Consumer prices, harmonised to make them comparable with inflation data from other European Union countries (HICP), increased by 8.5% on the year, the federal statistics office said on Thursday, citing preliminary data.

"The increase in HICP inflation is a warning sign for the European Central Bank," ING economist Carsten Brzeski. The ECB uses this figure to measure consumer price inflation.

A first reading of July inflation for the wider euro zone is due on Friday. Consumer price growth in the 19 countries sharing the euro was a record-high 8.6% year-on-year in June, driven by rising energy and food prices.

A Reuters poll of analysts had forecast an annual HICP reading in Germany of 8.1% in July, up from 8.2% in June.

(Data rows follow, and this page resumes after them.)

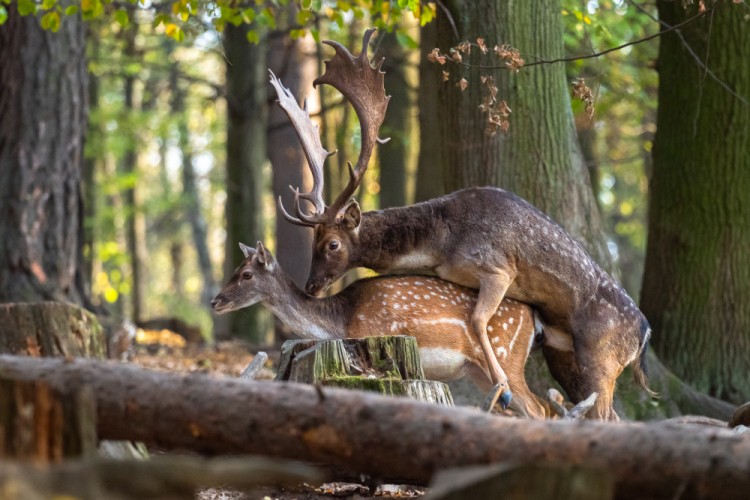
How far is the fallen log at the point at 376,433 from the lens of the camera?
4.09 m

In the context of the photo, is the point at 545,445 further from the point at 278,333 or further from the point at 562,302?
the point at 278,333

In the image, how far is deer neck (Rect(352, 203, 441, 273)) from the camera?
8.31 metres

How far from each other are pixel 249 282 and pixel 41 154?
4.37m

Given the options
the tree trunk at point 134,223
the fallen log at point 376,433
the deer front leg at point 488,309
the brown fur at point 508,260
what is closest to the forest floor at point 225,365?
the fallen log at point 376,433

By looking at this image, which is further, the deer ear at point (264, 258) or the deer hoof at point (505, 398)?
the deer ear at point (264, 258)

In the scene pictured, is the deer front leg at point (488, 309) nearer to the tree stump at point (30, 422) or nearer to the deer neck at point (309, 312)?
the deer neck at point (309, 312)

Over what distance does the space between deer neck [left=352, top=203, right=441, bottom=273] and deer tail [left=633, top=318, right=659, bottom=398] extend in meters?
1.66

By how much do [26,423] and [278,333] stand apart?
11961 millimetres

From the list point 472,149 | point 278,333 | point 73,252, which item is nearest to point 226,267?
point 278,333

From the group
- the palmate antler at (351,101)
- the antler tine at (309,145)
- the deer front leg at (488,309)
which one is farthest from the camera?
the palmate antler at (351,101)

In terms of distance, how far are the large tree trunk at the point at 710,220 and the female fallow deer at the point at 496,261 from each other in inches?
72.4

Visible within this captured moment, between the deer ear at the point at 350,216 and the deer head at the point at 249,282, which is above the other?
the deer ear at the point at 350,216

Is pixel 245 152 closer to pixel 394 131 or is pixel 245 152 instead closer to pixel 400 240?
pixel 394 131

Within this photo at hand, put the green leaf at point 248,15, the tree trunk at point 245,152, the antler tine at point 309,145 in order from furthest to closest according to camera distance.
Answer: the tree trunk at point 245,152, the green leaf at point 248,15, the antler tine at point 309,145
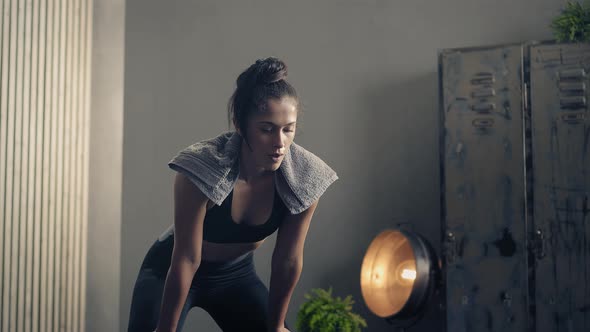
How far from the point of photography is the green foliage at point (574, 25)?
325 cm

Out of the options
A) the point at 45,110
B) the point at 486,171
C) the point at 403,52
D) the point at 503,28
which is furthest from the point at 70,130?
the point at 503,28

In non-harmonised terms, Germany's year-on-year consumer price index fell slightly in July to 7.5% from June's 7.6%.

"German headline inflation dropped for the second month in a row in July. However, this is not yet the end of surging inflation rates," Brzeski said, noting that government relief measures driving that trend were only temporary.

Energy prices were 35.7% higher in July on the same month last year, the statistics office said. Both this and food prices - up 14.8% - were fuelling overall high inflation, it added.

Earlier on Thursday, the Ifo institute said inflation in Europe's largest economy may have peaked, citing a survey that showed the number of German companies planning to increase prices had fallen for a third consecutive month in July.

But LBBW economist Jens-Oliver Niklasch warned the worst may not be over. "I wouldn't go so far as to say we've reached the high point yet," he said, citing uncertainty over energy costs.

The German government is planning to enact a levy on all gas consumers from October so that suppliers can pass on soaring gas import prices caused by the dearth in supply from Russia.

Measures to counter the high cost of living, such as a fuel tax cut and cheaper public transport, are set to expire from September.

Chancellor Olaf Scholz last week promised further help for low-income households to shoulder spiralling energy costs.